What kinds of children do we work with? Those who:
· were late to speak
· have speech and language difficulties
· didn’t crawl
· walked very early
· walked late
· have poor balance and co-ordination
· have delayed development
· have difficulties reading and writing and with comprehension
· have auditory processing difficulties
· may have poor social interaction – i.e. playing with other children
· have inability to concentrate in the classroom
· are sound sensitive
· are fussy eaters
· are poor sleepers
· are disproportionately tired
· have poor confidence and self-esteem
How AIT can help:
AIT can frequently help with difficulties related to hearing, speech and communication. If we can reduce over-sensitivities to some frequencies and under sensitivities to others it can lead to a more balanced hearing system. The obvious tell-tale signs of sound sensitivity are covering the ears, or seeming distressed at certain sounds, such as a balloon popping – crying or running out the room.
Another sign is when a child is easily distracted. One moment you have their attention, and the next, it’s gone. AIT may help improve a child’s auditory processing overall enabling them to better process speech and language.
Parents often say to us ‘my child used to be sound sensitive but they aren’t anymore’. In our experience, the sound sensitivity doesn’t go away; the child just becomes more adept at ‘blocking’ and ‘tuning out’. This is something to watch for, as this ‘tuning out’ can also lead to missed learning opportunities.

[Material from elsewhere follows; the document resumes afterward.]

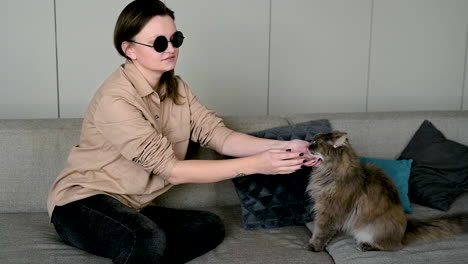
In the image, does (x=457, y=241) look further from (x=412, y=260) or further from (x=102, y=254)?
(x=102, y=254)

An inability to concentrate and to possibly be disruptive – AD(H)D – is one of the most commonly recognised difficulties in schools. If a child cannot pay attention in class it makes it very difficult for the teacher to teach and for the child to learn. It may lead to the child being ‘labelled’ as a ‘day-dreamer’ and has the potential for the child to become disillusioned with school and possibly, result in them acting-out or misbehaving
A number of children we see also have immature systems, which can impact on areas such as fine and gross motor skills, balance and co-ordination. AIT works on the vestibular system, located in the inner ear and can frequently bring improvements in these areas.

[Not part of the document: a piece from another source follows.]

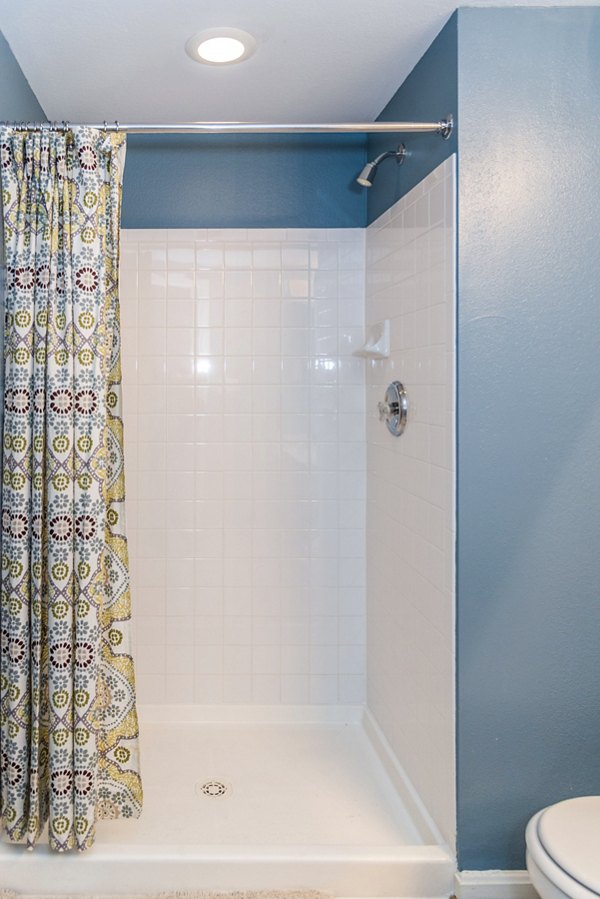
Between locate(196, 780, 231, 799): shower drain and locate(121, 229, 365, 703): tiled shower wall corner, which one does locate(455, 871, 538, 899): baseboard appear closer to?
locate(196, 780, 231, 799): shower drain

We strongly believe when there are a ‘cluster’ of difficulties across the systems that it really tends to impact on performance, behaviour and self-esteem. Therefore anything we can do to improve the systems overall will help the child to function better day to day, and to feel happier and more confident.
What can a parent do?
Our advice to parents if you are concerned about your child, is to do your research and trust your instincts. After all, you know your child better than anyone.